Lagoa da Anta
Pernambucanas e Record têm contrato para construção de espigões
Com negócio fechado, empresas estariam tentando ludibriar MPE; ambientalistas alertam para danos

A Lojas Pernambucanas (proprietária do Hotel Jatiúca) e a construtora Record celebraram um contrato multimilionário para a construção de espigões onde, há mais de 40 anos, funciona o resort pé na areia que convive harmonicamente com o ecossistema único que a Lagoa da Anta presenteia à população de Maceió. O chamado ‘contrato de gaveta’ prevê o início das obras após o período eleitoral.
A informação foi obtida pela Gazeta junto a executivos que participaram de reunião entre representantes da Pernambucanas e da construtora. A iniciativa ignora o entendimento do Ministério Público Estadual, que vê no projeto uma descaracterização da da paisagem característica da cidade.
Para entender como será o projeto e o impacto ambiental e urbanístico para toda a região, a Gazeta entrou em contato com o CEO das Lojas Pernambucanas, Marcelo Labuto. Confrontado com a informação sobre a existência do contrato que pode acabar com o cartão-postal de Maceió, o executivo, pego de surpresa, disse que não poderia responder porque estava em uma reunião do conselho, mas que retornaria em seguida, o que não fez.
Após 17 ligações da reportagem por dias consecutivos e uma série de tentativas de contato pelo WhatsApp, Labuto se limitou a dizer que a resposta sobre a venda do hotel seria dada pela assessoria de imprensa. “A Pernambucanas informa que, no momento, não irá se posicionar sobre a pauta em questão”, comunicou a empresa.
Ambientalistas ouvidos alertam que o cenário bucólico que reúne lagoa e mar, com sombra, coqueirais, grama verde e muita tranquilidade, em plena capital, pode estar perto do fim.
O entorno do Hotel Jatiúca, que reúne nas manhãs e fins de tarde famílias e pets, deve ser radicalmente transformado com a construção de cinco torres de apartamentos após a venda do resort.
A paisagem do “coração da Jatiúca” que, há quase 45 anos, marcou a identidade daquela parte da cidade, vai ser privatizada.
Outro ponto destacado pelos especialistas é a ausência de discussão sobre o tema em virtude do irreversível dano ambiental.

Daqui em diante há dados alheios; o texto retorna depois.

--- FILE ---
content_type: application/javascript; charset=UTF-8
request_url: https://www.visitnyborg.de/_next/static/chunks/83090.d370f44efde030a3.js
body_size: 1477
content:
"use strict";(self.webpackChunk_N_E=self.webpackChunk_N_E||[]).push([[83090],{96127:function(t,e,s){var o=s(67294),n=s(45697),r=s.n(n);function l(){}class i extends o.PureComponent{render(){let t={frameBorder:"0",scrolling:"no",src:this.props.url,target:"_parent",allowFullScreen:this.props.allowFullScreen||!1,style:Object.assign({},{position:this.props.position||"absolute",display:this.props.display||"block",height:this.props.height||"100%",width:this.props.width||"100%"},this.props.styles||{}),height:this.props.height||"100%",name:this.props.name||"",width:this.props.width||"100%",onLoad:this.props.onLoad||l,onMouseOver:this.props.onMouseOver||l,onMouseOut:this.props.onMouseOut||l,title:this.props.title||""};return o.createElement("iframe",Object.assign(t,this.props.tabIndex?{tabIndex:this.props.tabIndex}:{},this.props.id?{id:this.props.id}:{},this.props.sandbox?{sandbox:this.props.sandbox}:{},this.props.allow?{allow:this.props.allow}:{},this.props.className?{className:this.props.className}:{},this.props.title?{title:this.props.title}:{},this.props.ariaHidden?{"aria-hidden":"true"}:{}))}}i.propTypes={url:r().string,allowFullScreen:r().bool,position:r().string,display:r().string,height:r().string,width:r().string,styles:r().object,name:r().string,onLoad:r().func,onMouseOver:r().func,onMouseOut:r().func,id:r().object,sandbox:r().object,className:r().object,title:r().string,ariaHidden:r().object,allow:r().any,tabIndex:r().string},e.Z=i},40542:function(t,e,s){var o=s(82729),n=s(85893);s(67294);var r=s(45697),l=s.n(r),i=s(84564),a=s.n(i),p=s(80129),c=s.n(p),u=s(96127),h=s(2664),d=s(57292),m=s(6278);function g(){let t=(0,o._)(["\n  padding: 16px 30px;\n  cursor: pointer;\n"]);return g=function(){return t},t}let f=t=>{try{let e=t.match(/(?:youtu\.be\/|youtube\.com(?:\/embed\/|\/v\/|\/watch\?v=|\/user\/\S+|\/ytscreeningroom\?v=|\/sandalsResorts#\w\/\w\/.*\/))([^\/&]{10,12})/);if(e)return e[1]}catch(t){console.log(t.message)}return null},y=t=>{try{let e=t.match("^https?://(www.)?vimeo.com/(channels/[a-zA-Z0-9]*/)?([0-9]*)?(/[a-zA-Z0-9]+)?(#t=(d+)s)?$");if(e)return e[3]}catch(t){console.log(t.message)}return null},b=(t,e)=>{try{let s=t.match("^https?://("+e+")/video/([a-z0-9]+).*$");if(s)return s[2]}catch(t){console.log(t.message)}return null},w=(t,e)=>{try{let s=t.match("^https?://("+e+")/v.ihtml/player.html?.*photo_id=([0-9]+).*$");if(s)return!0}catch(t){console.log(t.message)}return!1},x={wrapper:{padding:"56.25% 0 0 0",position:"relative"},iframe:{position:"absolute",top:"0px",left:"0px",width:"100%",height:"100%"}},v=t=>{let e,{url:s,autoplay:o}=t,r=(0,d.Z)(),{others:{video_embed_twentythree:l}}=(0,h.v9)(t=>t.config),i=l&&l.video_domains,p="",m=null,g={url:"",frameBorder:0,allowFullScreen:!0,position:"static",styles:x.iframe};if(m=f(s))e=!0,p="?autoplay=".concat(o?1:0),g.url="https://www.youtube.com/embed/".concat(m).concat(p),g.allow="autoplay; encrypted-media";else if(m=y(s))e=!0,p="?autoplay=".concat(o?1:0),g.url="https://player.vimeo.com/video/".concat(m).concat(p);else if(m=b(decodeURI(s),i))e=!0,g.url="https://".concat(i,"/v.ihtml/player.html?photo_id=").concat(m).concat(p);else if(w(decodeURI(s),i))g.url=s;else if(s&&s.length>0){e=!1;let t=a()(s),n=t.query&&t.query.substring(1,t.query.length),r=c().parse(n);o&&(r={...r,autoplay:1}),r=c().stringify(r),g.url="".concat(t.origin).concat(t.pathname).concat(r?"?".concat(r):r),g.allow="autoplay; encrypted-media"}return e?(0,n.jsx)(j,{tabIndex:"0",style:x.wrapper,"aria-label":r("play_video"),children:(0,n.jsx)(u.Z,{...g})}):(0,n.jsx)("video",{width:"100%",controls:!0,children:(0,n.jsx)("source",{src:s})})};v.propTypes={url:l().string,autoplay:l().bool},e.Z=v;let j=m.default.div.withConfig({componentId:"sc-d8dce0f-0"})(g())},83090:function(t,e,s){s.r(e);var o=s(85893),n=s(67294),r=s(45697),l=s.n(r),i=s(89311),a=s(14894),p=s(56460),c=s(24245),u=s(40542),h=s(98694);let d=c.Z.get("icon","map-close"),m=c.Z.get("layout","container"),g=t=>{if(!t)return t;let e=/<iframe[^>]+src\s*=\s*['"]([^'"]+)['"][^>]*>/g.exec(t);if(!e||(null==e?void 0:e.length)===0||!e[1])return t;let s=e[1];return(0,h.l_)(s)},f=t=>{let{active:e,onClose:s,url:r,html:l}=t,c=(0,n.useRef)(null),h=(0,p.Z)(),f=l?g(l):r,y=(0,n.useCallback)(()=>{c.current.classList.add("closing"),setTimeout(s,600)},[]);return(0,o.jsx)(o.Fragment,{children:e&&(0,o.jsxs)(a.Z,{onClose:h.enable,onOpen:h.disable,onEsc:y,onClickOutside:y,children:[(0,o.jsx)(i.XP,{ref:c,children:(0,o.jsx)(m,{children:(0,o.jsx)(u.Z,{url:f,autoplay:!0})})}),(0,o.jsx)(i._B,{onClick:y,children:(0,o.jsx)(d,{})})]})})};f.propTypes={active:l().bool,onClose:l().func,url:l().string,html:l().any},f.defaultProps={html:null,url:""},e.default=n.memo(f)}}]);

A Lagoa da Anta, com sua paisagem integrada ao hotel, tornou-se um dos espaços mais importantes de convivência na orla da Jatiúca. Seja pela tranquilidade, seja pelo equilíbrio com a natureza, o local foi cuidadosamente projetado pela equipe do paisagista Roberto Burle Marx.
SILÊNCIO TOMA CONTA DO PROJETO
O diretor do Hotel Jatiúca, Bruno Pizzoni, afirmou, por ligação telefônica, que não tem autorização para falar sobre o assunto e que só poderia comentar por meio da assessoria de imprensa.
A construtora Record não respondeu aos questionamentos, tanto por ligação quanto por mensagem, por meio dos seus representantes Hélio Abreu, que é sócio, e Fernando Theodomiro, assessor de comunicação da empresa.
Sobre o pedido de licenciamento ambiental para a obra, a Secretaria Municipal de Meio Ambiente e Urbanismo (Semurb) informou que não há novas solicitações, apenas para prorrogação do funcionamento do Hotel Jatiúca. A Record deve dar entrada na solicitação após o período eleitoral.
MP DISSE ESTAR VIGILANTE
A construção dos espigões no entorno da Lagoa da Anta vai de encontro ao entendimento do Ministério Público Estadual, que é contra o projeto por causa dos danos ao meio ambiente. O promotor Jorge Dória chegou a iniciar uma investigação do caso.
O órgão ministerial pediu explicações, uma vez que os danos ambientais e urbanísticos do novo projeto seriam difíceis de mensurar e com danos incalculáveis para a lagoa da anta e toda diversidade, além da restrição no fluxo de pessoas que hoje coabitam harmonicamente com a região.
O processo, entretanto, foi arquivado após as empresas envolvidas supostamente terem desistido da iniciativa.
Na semana passada, o promotor Jorge Dória disse que seguia vigilante para caso a possibilidade ressurgisse e que não permitirá que a paisagem característica da cidade seja desconfigurada.
“Esse procedimento foi arquivado em função da inexistência de medidas efetivas de transformação da área. Caso esse assunto volte à tona, ou de alguma forma venha se falar, ou se alguma ação efetiva venha a ser tomada nesse sentido, o Ministério Público tomará as providências no sentido de proteger aquela paisagem, uma vez que seria inadequado e irregular [um projeto imobiliário]”, explicou.